DEUX DES INSCRIPTIONS DE SAINT MARTIN :


l
A Château-Arnoux (Alpes de Haute Provence)

 

è Singuliers et rebelles, les monuments aux morts de Saint-Martin-d'Estréaux ou de Gentioux n'en sont pas moins parfaitement inscrits dans la mémoire municipale. «L'erreur serait d'en faire le porte-drapeau de tous les pacifismes. Je ne suis pas sûr que la pensée des gens qui ont érigé le monument de Gentioux soit pacifiste à tout prix», assure le maire, Pierre Desrozier, qui vient d'obtenir l'inscription de l'ensemble commémoratif de sa commune à l'Inventaire supplémentaire des monuments historiques, au titre des lieux de mémoire.

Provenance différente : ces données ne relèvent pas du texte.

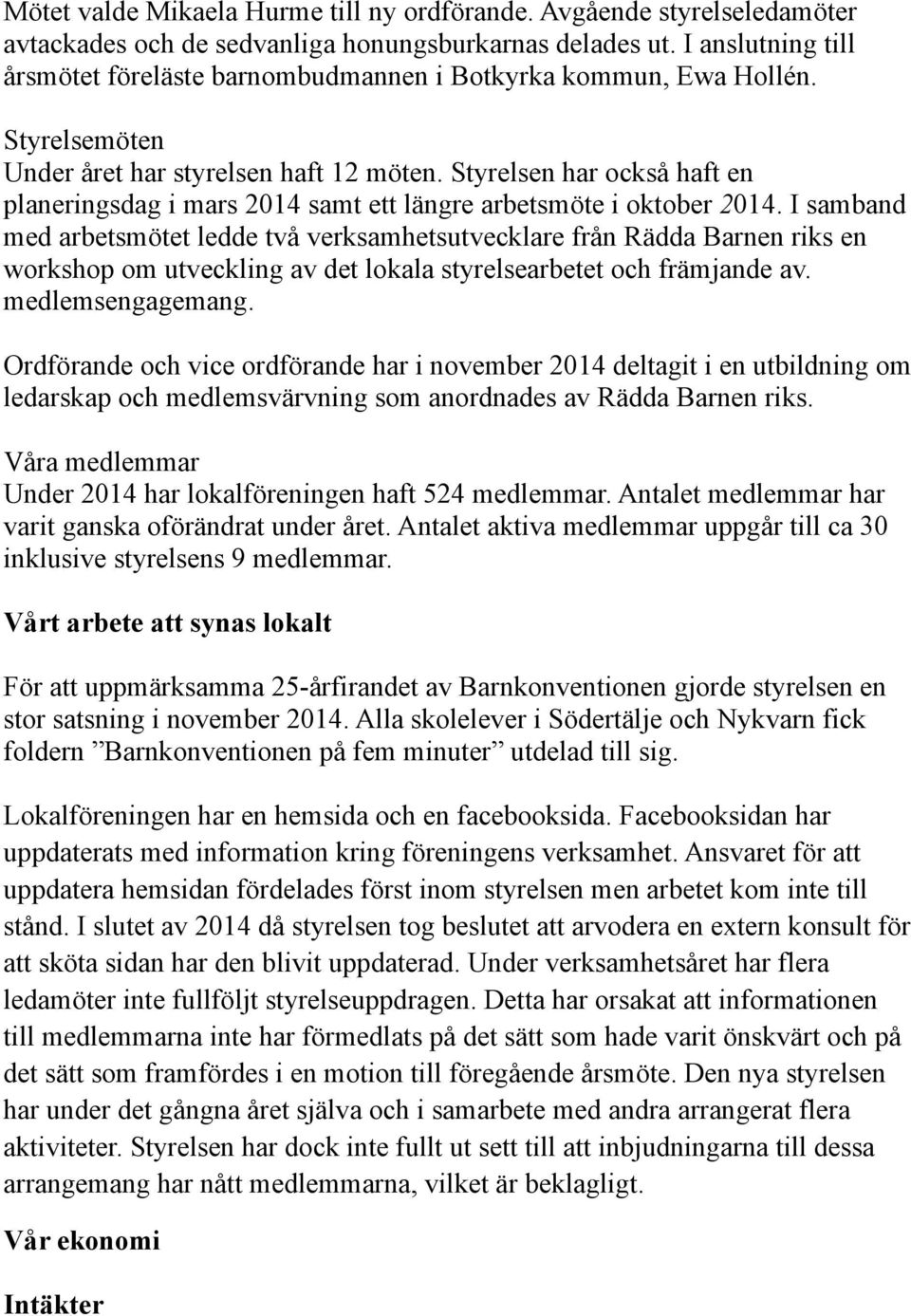 Mötet valde Mikaela Hurme till ny ordförande. Avgående styrelseledamöter avtackades och de sedvanliga honungsburkarnas delades ut. I anslutning till årsmötet föreläste barnombudmannen i Botkyrka kommun, Ewa Hollén.

Styrelsemöten
Under året har styrelsen haft 12 möten. Styrelsen har också haft en planeringsdag i mars 2014 samt ett längre arbetsmöte i oktober 2014. I samband med arbetsmötet ledde två verksamhetsutvecklare från Rädda Barnen riks en workshop om utveckling av det lokala styrelsearbetet och främjande av. medlemsengagemang.

Ordförande och vice ordförande har i november 2014 deltagit i en utbildning om ledarskap och medlemsvärvning som anordnades av Rädda Barnen riks.

Våra medlemmar
Under 2014 har lokalföreningen haft 524 medlemmar. Antalet medlemmar har varit ganska oförändrat under året. Antalet aktiva medlemmar uppgår till ca 30 inklusive styrelsens 9 medlemmar.

Vårt arbete att synas lokalt

För att uppmärksamma 25-årfirandet av Barnkonventionen gjorde styrelsen en stor satsning i november 2014. Alla skolelever i Södertälje och Nykvarn fick foldern ”Barnkonventionen på fem minuter” utdelad till sig.

Lokalföreningen har en hemsida och en facebooksida. Facebooksidan har uppdaterats med information kring föreningens verksamhet. Ansvaret för att uppdatera hemsidan fördelades först inom styrelsen men arbetet kom inte till stånd. I slutet av 2014 då styrelsen tog beslutet att arvodera en extern konsult för att sköta sidan har den blivit uppdaterad. Under verksamhetsåret har flera ledamöter inte fullföljt styrelseuppdragen. Detta har orsakat att informationen till medlemmarna inte har förmedlats på det sätt som hade varit önskvärt och på det sätt som framfördes i en motion till föregående årsmöte. Den nya styrelsen har under det gångna året själva och i samarbete med andra arrangerat flera aktiviteter. Styrelsen har dock inte fullt ut sett till att inbjudningarna till dessa arrangemang har nått medlemmarna, vilket är beklagligt.

Vår ekonomi

Intäkter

Le maire de Gentioux rappelle les trois résistants « morts au maquis » pour la patrie, pendant la dernière guerre mondiale, dont les noms ont été portés, à la Libération, sur les flancs de la stèle, avec ceux des trois soldats « morts à la guerre» pendant la même période. Attachée au seul souvenir de ses morts anciens, la petite commune de la Creuse reste d'ailleurs réticente, voire franchement hostile, aux manifestations qu'organisent, à l'occasion, les pacifistes désireux de faire du monument aux morts un symbole. Regroupés au sein de l'Association des amis du monument aux morts de Gentioux, les libres-penseurs, les anarchistes et les gauchistes limousins se gardent bien de se mêler aux cérémonies officielles de la commune auxquelles participent, non sans réticence, les autorités militaires, représentées ici par le poste de gendarmerie, comme celles de l'Etat, qui tiennent toujours un peu en suspicion la stèle et l'enfant accusateurs.